• device performance;
  • organic field-effect transistors;
  • semiconductors;
  • sulfur heterocycles


A series of fused thiophenes composed of fused α-oligothiophene units as building blocks, end-capped with either styrene or 1-pentyl-4-vinylbenzene groups, has been synthesized through Stille coupling reactions. The compounds have been fully characterized by means of 1H NMR spectrometry, high-resolution mass spectrometry, and elemental analysis. The molecules present a transtrans configuration between their double bonds, which has been verified and confirmed by Fourier-transform infrared spectroscopy and single-crystal X-ray diffraction analysis. The X-ray crystal structures showed π–π overlap and sulfur–sulfur interactions between the adjacent molecules. The decomposition temperatures were all found to be above 300 °C, indicating that compounds of this series possess excellent thermal stability. The fact that no phase transition occurs at low temperature indicates that they should be well-suited for application in devices. Moreover, they possess low HOMO energy levels, based on cyclic voltammetry measurements, and suitable energy gaps, as determined from their thin-film UV/Vis spectra.
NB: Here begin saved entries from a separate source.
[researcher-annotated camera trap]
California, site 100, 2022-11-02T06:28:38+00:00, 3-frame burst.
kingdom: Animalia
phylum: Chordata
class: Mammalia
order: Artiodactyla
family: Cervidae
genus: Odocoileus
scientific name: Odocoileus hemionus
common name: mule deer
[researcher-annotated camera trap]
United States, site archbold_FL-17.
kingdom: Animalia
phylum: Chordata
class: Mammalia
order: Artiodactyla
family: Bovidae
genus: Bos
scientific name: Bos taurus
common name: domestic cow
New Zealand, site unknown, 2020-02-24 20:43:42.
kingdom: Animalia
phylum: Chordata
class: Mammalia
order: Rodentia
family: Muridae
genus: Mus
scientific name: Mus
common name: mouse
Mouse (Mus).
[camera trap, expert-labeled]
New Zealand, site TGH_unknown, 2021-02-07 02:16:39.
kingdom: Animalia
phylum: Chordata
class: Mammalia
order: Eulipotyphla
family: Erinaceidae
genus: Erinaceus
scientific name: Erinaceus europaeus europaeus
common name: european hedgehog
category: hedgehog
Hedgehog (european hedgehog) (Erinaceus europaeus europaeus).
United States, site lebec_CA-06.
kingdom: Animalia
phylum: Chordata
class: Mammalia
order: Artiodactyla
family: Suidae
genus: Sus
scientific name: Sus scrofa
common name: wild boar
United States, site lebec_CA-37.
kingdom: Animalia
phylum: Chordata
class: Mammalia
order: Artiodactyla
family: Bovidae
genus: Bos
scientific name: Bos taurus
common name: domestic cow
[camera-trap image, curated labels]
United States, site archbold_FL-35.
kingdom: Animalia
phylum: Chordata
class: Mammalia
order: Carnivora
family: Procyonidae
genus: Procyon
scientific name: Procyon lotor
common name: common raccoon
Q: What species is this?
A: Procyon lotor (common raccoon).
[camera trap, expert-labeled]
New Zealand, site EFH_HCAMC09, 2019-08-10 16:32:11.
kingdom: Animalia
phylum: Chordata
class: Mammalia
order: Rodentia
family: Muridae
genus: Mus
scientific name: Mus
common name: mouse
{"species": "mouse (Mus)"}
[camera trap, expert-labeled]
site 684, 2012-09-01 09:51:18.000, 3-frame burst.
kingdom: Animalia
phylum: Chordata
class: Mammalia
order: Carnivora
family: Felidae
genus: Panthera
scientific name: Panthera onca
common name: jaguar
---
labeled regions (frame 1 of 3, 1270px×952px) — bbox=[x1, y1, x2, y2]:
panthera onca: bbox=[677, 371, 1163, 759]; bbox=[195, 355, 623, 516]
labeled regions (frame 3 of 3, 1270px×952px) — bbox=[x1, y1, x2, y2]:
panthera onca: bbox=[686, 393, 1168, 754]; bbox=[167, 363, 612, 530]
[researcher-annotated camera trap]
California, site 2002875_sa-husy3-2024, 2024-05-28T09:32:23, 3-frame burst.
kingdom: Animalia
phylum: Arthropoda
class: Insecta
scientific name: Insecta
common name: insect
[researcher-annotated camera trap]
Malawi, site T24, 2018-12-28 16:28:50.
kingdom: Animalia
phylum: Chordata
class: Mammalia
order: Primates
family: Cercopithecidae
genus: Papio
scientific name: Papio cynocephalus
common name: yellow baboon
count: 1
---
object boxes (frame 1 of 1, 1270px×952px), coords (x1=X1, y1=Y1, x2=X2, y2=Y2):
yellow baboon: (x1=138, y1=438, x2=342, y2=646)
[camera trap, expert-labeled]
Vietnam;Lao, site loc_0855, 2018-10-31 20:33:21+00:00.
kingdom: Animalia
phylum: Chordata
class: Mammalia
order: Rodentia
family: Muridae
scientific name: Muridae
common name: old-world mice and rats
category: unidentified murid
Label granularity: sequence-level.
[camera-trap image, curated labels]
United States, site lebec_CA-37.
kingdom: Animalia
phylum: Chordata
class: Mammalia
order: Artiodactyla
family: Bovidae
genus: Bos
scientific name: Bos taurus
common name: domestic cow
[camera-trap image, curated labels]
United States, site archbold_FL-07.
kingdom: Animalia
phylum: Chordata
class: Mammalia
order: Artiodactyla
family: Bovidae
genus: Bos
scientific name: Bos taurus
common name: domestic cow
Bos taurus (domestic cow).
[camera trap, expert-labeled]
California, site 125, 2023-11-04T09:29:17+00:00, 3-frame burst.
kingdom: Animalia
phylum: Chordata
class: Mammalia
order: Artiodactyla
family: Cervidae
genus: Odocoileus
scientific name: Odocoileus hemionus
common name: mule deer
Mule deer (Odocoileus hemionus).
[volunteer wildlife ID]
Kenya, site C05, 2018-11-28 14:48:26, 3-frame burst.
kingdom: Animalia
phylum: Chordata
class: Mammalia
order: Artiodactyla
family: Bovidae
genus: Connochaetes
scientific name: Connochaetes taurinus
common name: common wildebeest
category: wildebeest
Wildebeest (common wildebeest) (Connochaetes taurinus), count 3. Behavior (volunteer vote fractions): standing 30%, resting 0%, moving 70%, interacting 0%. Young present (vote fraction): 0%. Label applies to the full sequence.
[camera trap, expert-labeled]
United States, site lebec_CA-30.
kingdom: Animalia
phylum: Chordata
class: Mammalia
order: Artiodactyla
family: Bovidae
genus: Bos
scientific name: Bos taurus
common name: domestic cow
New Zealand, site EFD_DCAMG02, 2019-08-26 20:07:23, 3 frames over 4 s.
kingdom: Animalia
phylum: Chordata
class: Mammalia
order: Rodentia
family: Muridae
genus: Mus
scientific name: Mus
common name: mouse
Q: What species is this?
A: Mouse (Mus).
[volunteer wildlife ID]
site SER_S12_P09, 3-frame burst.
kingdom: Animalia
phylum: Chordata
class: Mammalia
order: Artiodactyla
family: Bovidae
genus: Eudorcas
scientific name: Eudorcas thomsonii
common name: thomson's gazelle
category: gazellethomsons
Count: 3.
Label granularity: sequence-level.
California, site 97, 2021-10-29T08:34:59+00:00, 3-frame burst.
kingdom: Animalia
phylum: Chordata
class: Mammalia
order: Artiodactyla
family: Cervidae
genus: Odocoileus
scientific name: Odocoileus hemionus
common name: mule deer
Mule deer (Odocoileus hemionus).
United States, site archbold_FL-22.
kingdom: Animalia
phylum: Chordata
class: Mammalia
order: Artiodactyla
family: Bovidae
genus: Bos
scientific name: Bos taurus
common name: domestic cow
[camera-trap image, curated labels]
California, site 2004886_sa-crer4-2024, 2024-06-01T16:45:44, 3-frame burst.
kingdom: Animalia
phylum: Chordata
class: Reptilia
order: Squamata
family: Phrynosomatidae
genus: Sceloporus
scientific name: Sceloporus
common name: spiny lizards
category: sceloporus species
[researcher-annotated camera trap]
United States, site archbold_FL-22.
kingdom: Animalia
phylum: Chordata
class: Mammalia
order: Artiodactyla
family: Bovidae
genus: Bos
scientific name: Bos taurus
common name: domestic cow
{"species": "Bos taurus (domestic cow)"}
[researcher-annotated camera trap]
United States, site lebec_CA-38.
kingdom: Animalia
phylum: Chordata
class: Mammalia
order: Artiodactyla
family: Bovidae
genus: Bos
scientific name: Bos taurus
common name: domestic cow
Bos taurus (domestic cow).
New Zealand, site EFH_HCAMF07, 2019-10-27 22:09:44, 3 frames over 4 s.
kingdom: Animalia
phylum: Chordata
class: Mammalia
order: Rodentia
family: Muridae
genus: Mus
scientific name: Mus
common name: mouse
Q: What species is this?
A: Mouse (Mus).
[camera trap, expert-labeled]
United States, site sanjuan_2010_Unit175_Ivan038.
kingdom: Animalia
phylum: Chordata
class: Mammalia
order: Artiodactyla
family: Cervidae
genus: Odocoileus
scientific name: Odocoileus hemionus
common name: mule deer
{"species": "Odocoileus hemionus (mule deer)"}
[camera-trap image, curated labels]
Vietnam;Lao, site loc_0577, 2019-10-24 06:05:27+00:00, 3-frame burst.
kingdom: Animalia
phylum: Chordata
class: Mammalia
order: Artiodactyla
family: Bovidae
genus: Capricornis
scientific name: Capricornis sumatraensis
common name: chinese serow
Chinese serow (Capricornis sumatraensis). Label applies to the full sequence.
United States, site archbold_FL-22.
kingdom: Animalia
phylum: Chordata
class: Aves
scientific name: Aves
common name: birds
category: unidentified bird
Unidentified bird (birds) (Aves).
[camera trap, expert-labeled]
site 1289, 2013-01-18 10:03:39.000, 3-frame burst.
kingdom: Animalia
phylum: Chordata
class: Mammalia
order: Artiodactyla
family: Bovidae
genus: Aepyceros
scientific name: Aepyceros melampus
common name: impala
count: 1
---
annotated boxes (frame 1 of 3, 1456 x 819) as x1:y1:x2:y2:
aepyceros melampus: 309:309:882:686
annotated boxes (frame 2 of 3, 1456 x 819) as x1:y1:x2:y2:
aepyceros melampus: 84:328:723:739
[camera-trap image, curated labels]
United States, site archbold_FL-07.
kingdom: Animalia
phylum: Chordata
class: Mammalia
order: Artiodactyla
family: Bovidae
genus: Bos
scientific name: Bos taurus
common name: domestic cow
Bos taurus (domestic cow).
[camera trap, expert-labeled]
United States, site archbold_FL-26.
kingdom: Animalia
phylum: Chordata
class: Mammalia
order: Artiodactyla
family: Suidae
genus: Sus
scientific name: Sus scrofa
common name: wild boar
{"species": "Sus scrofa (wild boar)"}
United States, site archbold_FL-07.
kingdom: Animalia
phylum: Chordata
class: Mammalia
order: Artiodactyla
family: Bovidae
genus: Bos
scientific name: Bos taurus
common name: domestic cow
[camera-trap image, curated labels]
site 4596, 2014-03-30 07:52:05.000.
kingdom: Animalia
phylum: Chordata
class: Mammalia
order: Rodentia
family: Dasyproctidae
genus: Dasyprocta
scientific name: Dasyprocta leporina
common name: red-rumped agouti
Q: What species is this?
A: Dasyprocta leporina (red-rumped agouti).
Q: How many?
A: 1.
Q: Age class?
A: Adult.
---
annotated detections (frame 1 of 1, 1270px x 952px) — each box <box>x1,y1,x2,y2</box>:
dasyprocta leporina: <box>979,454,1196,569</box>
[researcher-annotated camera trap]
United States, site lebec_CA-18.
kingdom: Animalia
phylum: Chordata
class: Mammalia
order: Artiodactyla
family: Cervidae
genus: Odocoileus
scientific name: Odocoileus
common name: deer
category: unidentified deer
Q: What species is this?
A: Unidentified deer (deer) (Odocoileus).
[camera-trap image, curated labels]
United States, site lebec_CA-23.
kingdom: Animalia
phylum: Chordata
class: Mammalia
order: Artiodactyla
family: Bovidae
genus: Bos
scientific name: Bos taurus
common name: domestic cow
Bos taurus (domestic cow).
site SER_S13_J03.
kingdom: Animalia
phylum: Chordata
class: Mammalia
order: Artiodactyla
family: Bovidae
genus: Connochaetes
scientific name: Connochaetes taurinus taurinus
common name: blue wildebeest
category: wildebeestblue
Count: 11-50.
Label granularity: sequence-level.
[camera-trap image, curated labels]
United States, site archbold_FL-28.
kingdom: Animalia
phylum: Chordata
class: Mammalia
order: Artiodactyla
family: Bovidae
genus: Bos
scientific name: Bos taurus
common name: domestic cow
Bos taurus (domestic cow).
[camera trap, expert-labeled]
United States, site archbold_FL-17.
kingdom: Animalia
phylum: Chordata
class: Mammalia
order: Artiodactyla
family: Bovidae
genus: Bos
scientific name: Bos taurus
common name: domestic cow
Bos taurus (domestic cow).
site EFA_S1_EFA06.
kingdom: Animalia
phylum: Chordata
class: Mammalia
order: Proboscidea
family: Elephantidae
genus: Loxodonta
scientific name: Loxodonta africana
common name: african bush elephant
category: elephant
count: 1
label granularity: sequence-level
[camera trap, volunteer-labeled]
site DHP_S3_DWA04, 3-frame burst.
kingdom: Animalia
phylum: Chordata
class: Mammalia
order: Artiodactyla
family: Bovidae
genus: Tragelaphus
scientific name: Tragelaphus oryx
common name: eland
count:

Thin-film X-ray diffraction analysis and atomic force microscopy revealed high crystallinity on supporting substrates. In addition, as the substrate temperature has a significant influence on the morphology and the degree of crystallinity, the device performance could be optimized by varying the substrate temperature. These materials were found to exhibit optimal field-effect performance, with a mobility of 0.17 cm2 V−1 s−1 and an on/off ratio of 105, at a substrate temperature of 70 °C.